> [What the task asks]: Can you convert the records, from the line with "Which is captured" through the end of the records, into a Markdown table with the columns Row and Line, one numbered row per line and blank lines left out?

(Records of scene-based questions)
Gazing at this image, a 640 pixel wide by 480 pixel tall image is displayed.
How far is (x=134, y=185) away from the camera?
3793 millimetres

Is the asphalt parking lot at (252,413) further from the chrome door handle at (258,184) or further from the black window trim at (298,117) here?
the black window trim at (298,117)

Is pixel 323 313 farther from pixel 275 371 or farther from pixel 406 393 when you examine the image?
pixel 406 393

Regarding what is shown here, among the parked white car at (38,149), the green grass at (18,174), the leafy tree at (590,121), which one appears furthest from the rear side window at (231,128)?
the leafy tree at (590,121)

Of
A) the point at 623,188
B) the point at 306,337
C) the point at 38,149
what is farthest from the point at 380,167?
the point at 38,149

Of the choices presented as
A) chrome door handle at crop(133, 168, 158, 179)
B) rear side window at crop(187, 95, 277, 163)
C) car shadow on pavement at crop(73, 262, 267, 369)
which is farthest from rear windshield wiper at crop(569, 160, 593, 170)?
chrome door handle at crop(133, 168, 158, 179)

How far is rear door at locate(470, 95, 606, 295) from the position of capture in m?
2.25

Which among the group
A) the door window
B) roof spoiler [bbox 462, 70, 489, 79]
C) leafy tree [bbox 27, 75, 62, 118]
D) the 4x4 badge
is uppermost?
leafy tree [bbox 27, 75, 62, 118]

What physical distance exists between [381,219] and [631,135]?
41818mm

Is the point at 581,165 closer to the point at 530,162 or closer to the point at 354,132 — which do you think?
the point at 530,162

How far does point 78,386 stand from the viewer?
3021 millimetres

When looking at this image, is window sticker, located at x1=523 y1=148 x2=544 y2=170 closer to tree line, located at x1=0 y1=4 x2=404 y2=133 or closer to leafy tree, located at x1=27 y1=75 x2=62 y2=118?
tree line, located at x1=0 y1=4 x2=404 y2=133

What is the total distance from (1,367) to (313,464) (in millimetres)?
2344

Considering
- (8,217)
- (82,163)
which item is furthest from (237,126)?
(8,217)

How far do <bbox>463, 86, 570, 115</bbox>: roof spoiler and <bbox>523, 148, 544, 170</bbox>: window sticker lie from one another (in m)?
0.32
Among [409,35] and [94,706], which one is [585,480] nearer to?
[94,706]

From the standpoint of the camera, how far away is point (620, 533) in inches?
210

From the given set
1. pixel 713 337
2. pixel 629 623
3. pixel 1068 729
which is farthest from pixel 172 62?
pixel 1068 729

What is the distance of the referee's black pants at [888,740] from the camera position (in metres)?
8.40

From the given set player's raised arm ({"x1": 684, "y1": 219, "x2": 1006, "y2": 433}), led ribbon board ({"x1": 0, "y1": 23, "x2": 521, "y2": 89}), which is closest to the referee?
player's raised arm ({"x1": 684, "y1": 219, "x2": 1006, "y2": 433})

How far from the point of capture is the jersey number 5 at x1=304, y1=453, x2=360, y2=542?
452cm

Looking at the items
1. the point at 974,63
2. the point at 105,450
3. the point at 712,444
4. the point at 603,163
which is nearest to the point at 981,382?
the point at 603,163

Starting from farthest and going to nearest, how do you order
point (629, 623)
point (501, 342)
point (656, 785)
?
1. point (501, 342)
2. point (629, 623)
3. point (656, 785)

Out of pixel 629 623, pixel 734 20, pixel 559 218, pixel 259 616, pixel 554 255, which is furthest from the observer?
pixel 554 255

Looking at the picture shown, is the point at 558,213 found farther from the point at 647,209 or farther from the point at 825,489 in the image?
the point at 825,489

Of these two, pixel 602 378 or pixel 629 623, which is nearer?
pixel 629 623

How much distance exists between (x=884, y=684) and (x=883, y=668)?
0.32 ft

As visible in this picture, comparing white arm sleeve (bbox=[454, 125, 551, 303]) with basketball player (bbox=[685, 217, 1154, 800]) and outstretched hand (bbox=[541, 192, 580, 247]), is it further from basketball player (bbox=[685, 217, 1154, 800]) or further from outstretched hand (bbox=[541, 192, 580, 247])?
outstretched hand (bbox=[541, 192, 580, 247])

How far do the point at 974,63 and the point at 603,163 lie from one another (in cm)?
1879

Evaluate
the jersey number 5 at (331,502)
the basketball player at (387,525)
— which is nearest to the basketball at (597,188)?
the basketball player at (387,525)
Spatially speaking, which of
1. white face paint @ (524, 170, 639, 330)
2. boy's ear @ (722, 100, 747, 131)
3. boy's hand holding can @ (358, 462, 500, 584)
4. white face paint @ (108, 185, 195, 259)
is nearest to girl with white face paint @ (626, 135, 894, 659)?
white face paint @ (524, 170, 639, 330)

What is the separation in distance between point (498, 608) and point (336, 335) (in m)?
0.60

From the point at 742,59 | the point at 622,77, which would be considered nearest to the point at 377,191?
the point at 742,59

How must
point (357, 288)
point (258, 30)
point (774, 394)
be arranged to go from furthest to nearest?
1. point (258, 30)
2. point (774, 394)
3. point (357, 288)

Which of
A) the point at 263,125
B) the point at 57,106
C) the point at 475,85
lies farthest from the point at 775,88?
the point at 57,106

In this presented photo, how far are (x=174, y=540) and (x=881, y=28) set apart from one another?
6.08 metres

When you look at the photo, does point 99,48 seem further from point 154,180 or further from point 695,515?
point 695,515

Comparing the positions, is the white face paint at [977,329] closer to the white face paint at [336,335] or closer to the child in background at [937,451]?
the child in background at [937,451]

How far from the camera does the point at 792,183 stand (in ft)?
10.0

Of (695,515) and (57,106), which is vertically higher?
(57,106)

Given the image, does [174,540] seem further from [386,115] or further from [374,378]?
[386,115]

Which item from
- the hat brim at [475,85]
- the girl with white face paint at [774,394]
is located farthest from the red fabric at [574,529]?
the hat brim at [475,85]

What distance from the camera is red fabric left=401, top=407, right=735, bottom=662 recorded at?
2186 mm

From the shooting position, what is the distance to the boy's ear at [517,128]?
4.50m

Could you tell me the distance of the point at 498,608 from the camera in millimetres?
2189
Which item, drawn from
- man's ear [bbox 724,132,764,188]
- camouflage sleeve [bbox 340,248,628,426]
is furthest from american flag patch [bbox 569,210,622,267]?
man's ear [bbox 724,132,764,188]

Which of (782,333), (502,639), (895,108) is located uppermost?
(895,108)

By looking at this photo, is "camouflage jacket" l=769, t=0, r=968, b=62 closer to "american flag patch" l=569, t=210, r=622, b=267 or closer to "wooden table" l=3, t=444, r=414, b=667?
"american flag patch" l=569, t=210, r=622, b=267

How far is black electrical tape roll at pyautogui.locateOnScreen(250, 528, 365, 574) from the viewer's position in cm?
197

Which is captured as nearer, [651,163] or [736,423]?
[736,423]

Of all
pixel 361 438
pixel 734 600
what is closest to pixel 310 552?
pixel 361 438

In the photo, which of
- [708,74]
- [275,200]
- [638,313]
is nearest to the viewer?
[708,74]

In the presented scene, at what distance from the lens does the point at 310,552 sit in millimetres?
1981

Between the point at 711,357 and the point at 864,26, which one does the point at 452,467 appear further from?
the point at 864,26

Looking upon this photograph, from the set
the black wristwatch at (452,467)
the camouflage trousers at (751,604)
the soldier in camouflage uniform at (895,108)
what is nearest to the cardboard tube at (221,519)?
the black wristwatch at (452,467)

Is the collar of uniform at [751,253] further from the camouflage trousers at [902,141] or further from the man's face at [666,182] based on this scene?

> [The response]:
| Row | Line |
|---|---|
| 1 | Which is captured as nearer, [651,163] or [736,423]? |
| 2 | [736,423] |
| 3 | Of all |
| 4 | pixel 361 438 |
| 5 | pixel 734 600 |
| 6 | what is closest to pixel 310 552? |
| 7 | pixel 361 438 |
| 8 | In the photo, which of |
| 9 | - [708,74] |
| 10 | - [275,200] |
| 11 | - [638,313] |
| 12 | is nearest to the viewer? |
| 13 | [708,74] |
| 14 | In the presented scene, at what distance from the lens does the point at 310,552 sit in millimetres? |
| 15 | 1981 |
| 16 | Between the point at 711,357 and the point at 864,26, which one does the point at 452,467 appear further from? |
| 17 | the point at 864,26 |
| 18 | Looking upon this photograph, from the set |
| 19 | the black wristwatch at (452,467) |
| 20 | the camouflage trousers at (751,604) |
| 21 | the soldier in camouflage uniform at (895,108) |
| 22 | what is nearest to the cardboard tube at (221,519)? |
| 23 | the black wristwatch at (452,467) |
| 24 | Is the collar of uniform at [751,253] further from the camouflage trousers at [902,141] or further from the man's face at [666,182] based on this scene? |